*Exercise instructions*.
Using the biography of Thai actress Chanikarn Tangkabodee below, explain in one to three sentences what the text offers in support of its statement that she has been in the entertainment industry since she was a child.

*Document section*.

Thai actress (born 2004)

Chanikarn Tangkabodee (ชนิกานต์ ตังคบดี, ; born 20 February 2004), nicknamed Prim (พรีม), is a Thai actress and model. In 2019, she officially signed with GMMTV and went on to play a supporting role in Blacklist (2019), followed by a prominent role in The Gifted: Graduation (2020), F4 Thailand: Boys Over Flowers (2021), and anthology series Good Old Days (2022). She returned as the female lead for the thriller-horror series Enigma (2023) and Thai romantic comedy series A Love So Beautiful (2024), a remake of the popular Chinese series of the same name.

== Early life and education ==
Chanikarn was born on 20 February 2004 in Bangkok, Thailand and is of Thai Chinese descent.

In 2022, Chanikarn graduated from Chulalongkorn University Demonstration School. In 2026, Chanikarn graduated from post-secondary education at Chulalongkorn University in the Faculty of Commerce and Accountancy, Chulalongkorn Business School.

== Career ==
Chanikarn has been in the entertainment industry ever since she was a child. At the age of 10, she starred in the film Chiang Khan Story (2014), in which she was cast as the young version of the female lead. From 2014 to 2019, she continued to take on guest roles in several projects, such as Luerd Ruk Toranong (2016), U-Prince: The Handsome Cowboy (2016) and Love Destiny (2018).

*Records*.
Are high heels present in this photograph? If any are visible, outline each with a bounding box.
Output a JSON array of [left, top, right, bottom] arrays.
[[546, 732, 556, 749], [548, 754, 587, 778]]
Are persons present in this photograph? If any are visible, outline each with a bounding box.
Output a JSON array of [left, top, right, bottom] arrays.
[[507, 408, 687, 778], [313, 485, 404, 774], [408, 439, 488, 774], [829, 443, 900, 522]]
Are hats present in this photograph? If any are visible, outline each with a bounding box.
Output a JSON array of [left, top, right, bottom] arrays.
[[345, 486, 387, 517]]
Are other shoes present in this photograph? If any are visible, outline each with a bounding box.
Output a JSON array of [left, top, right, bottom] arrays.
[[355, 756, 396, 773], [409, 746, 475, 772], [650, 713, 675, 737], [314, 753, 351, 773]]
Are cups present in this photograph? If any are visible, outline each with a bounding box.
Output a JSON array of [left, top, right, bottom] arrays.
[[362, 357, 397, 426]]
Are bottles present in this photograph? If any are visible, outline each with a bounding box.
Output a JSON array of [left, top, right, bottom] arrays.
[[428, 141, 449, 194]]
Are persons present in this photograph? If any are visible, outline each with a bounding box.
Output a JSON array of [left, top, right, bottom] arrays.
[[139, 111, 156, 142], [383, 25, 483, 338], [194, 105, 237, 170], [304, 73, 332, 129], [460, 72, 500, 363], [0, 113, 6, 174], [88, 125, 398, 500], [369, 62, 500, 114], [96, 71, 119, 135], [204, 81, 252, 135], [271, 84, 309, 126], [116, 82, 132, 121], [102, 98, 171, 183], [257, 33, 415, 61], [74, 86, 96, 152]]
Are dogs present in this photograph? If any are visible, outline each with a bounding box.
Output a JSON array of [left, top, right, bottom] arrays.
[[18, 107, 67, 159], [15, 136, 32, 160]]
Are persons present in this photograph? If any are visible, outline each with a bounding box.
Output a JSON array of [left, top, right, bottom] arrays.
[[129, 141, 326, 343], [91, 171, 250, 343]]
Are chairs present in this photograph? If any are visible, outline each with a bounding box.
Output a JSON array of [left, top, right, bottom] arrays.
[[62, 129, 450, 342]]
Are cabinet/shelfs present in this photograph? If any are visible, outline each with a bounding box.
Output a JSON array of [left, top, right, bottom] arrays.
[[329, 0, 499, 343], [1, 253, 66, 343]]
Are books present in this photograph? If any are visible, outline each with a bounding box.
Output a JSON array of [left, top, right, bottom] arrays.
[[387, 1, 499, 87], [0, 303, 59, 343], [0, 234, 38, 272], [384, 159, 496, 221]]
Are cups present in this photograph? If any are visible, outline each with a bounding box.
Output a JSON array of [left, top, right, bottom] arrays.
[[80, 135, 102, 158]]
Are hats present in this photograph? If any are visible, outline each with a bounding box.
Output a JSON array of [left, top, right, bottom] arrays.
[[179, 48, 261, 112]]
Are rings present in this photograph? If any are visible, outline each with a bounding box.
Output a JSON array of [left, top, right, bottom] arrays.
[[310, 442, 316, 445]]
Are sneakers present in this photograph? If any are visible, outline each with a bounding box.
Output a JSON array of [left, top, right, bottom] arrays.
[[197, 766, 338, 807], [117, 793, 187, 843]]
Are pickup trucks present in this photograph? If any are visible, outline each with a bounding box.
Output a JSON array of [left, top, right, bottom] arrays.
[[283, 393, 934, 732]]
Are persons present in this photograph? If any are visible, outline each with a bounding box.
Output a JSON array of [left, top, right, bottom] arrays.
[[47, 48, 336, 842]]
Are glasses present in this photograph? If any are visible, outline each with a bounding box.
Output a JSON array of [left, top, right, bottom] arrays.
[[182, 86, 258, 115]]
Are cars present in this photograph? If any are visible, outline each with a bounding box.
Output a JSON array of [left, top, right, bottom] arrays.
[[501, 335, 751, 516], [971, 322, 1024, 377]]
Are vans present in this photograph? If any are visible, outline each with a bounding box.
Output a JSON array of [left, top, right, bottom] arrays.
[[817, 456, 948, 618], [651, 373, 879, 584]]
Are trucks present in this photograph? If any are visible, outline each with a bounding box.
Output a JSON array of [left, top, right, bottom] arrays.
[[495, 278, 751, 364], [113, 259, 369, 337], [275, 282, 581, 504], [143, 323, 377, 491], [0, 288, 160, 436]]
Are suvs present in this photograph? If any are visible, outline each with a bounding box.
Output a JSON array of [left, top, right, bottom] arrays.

*Response area*.
At the age of 10, she starred in the film Chiang Khan Story (2014) as the young version of the female lead. From 2014 to 2019, she went on to take guest roles in several projects, such as Luerd Ruk Toranong (2016), U-Prince: The Handsome Cowboy (2016) and Love Destiny (2018).